Every day in the United States companies ship millions of items that require temperature control, from flowers and food to pharmaceuticals.
Vital Choice is no exception. When you buy frozen seafood or pasture-raised pork from Vital Choice, you can be confident that it will maintain its temperature right to your door.
But how can we do that sustainably?
You might have noticed that your shipment from Vital Choice included a unique kind of insulating padding wrapped in thin white plastic sheeting. Open the plastic (which, by the way, is recyclable), and inside you’ll find a layer of soft, fluffy material that looks like it was knit from multicolored yarn: It’s mostly a faded-blue-denim color with specks of other colors.
It’s soft and pretty. I personally keep some to wrap up a gift or anything that might need cushioning, and I hear that customers have used it to line pet beds.
But it’s also an environmental success story.
What is it?
It’s an insulating material made from recycled natural fibers, with no harmful chemicals. And because it’s pliable, it takes up less space than the formed polystyrene many companies use to ship cold products.
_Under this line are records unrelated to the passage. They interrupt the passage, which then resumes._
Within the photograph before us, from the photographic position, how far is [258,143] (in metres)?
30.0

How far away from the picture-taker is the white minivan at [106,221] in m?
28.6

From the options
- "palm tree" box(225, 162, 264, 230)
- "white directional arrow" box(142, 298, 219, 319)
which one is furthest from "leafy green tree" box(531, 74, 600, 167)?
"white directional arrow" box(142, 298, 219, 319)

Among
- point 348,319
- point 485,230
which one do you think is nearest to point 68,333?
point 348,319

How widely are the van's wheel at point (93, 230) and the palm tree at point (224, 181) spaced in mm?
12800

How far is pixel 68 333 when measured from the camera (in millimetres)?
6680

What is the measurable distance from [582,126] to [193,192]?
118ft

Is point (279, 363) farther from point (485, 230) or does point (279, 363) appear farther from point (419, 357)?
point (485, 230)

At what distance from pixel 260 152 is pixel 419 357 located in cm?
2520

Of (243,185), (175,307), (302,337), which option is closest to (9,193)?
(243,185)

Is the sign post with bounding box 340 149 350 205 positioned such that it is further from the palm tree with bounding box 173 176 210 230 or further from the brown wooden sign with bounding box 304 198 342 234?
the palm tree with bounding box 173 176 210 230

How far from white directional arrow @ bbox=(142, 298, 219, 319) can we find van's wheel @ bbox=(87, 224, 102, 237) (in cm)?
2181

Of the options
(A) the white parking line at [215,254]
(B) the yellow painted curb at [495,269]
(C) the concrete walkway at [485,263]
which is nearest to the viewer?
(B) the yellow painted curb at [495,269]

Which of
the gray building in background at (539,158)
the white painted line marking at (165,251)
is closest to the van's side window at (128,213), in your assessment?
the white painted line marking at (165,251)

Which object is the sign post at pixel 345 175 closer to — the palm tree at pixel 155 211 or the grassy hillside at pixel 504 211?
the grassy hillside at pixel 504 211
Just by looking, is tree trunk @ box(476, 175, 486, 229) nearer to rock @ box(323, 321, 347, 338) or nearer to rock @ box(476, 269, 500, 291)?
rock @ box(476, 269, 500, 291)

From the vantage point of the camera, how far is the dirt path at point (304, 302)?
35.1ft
That flexibility ends up saving energy by cutting shipping and warehousing costs. And the material maintains temperatue as well as polystyrene foam of the same thickness, explains Harvey Ticlo, general manager of Bonded Logic, Inc., in Chandler, Arizona.
The insulation is made from denim and other textiles, all either postindustrial or post-consumer. That means those threads came from a clothing manufacturer, textile collection center or apparel retailer.
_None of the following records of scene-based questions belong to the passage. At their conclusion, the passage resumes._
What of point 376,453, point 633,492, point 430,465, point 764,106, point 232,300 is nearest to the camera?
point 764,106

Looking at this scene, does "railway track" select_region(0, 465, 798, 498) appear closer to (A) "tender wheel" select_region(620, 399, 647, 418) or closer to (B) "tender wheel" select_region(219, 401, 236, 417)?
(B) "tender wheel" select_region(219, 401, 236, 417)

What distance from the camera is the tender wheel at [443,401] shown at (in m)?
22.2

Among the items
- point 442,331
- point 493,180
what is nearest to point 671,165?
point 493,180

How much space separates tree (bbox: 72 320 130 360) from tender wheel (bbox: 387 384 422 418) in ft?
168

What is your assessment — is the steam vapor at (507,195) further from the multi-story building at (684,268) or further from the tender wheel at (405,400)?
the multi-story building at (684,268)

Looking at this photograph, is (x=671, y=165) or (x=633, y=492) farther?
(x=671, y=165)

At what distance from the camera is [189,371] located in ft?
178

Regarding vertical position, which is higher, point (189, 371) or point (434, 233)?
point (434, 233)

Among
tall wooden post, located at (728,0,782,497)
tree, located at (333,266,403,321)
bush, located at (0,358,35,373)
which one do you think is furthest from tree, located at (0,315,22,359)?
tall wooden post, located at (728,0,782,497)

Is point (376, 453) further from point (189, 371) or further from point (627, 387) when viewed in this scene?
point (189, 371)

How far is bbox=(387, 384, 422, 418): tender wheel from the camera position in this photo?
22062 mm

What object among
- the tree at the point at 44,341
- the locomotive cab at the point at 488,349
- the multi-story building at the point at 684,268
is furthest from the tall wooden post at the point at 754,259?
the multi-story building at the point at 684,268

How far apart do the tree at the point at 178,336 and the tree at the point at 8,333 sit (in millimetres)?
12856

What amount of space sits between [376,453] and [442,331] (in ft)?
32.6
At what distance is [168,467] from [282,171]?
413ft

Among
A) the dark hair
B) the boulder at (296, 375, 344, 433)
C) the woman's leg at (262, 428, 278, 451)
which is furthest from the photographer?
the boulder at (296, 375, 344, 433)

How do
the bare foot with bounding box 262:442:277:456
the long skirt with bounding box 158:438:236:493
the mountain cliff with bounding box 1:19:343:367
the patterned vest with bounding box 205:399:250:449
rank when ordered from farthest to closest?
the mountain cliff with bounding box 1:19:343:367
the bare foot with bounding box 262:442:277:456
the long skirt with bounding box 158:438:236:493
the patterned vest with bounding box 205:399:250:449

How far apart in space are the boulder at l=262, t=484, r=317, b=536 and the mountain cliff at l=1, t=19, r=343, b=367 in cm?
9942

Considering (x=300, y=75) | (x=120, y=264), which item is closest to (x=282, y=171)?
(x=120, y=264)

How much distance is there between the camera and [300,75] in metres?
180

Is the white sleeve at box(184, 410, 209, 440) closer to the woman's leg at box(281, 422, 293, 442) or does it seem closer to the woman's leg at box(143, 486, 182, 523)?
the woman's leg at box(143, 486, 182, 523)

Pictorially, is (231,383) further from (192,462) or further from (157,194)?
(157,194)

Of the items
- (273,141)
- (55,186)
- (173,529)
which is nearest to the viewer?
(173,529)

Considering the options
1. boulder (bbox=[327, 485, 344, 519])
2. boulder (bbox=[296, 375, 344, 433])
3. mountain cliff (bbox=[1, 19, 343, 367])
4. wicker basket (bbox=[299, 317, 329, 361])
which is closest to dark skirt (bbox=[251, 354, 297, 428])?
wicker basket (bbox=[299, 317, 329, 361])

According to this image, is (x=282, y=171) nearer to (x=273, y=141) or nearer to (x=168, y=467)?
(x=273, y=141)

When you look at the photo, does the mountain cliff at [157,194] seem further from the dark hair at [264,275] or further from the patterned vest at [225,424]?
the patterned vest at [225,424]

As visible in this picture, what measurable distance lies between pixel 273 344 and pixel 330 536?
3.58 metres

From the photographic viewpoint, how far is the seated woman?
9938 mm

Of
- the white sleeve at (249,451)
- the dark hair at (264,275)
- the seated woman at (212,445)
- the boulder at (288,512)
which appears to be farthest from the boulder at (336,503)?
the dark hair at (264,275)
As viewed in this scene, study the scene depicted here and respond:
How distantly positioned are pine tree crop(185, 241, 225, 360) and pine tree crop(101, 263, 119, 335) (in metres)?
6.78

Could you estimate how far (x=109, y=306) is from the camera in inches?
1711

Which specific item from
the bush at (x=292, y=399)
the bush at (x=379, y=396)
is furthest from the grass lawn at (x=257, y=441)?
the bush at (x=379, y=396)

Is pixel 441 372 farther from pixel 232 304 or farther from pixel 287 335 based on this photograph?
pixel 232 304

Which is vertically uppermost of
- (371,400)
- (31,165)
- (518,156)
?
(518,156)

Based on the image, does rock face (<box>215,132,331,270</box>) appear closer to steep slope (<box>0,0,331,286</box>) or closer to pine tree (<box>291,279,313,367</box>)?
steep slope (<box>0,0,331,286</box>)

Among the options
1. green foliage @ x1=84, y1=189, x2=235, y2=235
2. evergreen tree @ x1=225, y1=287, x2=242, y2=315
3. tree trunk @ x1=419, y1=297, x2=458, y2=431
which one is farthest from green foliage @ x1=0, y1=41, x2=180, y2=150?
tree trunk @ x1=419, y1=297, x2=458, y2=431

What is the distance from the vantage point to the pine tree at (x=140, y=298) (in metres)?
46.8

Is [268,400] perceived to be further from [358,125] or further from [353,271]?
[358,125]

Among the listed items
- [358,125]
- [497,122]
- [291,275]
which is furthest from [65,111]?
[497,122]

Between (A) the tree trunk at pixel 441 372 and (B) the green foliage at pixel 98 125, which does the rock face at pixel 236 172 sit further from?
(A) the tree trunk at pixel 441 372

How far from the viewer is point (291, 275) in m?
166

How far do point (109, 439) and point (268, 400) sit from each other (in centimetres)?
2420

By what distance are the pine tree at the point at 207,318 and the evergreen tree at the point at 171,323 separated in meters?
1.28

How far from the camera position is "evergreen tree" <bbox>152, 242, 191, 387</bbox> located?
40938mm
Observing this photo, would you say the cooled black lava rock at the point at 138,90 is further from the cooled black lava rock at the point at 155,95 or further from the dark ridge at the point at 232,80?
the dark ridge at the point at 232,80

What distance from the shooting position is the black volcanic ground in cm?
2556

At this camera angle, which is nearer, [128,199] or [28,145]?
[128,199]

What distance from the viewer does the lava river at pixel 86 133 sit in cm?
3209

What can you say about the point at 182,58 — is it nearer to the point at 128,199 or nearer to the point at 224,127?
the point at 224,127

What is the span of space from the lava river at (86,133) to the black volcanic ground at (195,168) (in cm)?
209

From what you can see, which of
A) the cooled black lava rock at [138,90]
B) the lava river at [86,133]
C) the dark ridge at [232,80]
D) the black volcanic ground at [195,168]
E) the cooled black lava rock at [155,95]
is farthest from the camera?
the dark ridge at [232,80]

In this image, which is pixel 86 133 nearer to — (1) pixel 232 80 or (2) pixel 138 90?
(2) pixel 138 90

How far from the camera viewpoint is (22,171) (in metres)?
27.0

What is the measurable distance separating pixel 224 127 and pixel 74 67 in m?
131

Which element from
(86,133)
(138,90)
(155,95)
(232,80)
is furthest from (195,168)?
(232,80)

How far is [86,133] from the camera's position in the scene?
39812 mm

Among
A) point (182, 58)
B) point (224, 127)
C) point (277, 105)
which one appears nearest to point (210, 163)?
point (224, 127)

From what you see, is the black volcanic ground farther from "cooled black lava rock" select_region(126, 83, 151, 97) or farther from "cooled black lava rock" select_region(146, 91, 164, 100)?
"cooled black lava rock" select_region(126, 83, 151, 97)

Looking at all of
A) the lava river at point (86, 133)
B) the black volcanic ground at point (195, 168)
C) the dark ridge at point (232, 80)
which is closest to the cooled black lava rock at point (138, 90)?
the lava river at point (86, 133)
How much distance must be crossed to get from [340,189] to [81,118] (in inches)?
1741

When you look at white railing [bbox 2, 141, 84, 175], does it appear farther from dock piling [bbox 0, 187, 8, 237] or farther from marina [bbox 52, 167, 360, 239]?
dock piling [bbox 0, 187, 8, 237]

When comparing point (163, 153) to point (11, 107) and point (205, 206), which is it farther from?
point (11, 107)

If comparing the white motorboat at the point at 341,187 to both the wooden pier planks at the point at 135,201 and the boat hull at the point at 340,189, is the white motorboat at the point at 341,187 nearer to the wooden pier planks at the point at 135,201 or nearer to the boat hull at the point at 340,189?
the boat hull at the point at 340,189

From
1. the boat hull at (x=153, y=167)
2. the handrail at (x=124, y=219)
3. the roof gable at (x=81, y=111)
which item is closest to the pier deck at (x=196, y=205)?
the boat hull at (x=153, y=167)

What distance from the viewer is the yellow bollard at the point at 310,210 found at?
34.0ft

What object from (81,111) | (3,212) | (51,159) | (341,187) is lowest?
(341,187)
Another bonus: It’s also made in the U.S. Bonded Logic has 150 employees across Arizona and Georgia, and it plans to add more this year.
The takeaway: Instead of insulation that might be made from virgin materials or polystyrene foam, we’ve got an eco-managed alternative that diverts tons of textile waste from landfills each year.
So what exactly is polystyrene foam?
The colloquial name is “plastic foam,” short for “expanded polystyrene (EPS).” This plastic starts out as translucent beads called nurdles. Trillions of nurdles are made from natural gas or oil and shipped to factories, where they are melted and molded into the plastic products. Making foam uses heat, steam and gas.
When it breaks apart, it doesn’t disappear. Plastic is sturdy stuff. It lingers, potentially for hundreds of years. Microplastics make their way into the ecosystem, and they have been found in fish, seabirds and even human blood.
That’s why Vital Choice has chosen a different way.
I want to help. Can you use my old denim?
Yes! Send it to us! You can find instructions here, with a shipping label.
You can use the Vital Choice box your last order came in. Pack up any unneeded denim in your home that’s at least 90 percent cotton, removing any tags or stickers.
And to recycle our denim insulation, remove the white wrapper and put it in the box as well.
Seal the box, download the prefilled shipping label, attach it to the outside and arrange for pickup or deliver it to your local postal service, UPS or FedEx store.
Then smile. Remember that you are diverting textile waste from landfills and avoiding micro-plastic waste.
Doesn’t it feel good to be part of the solution?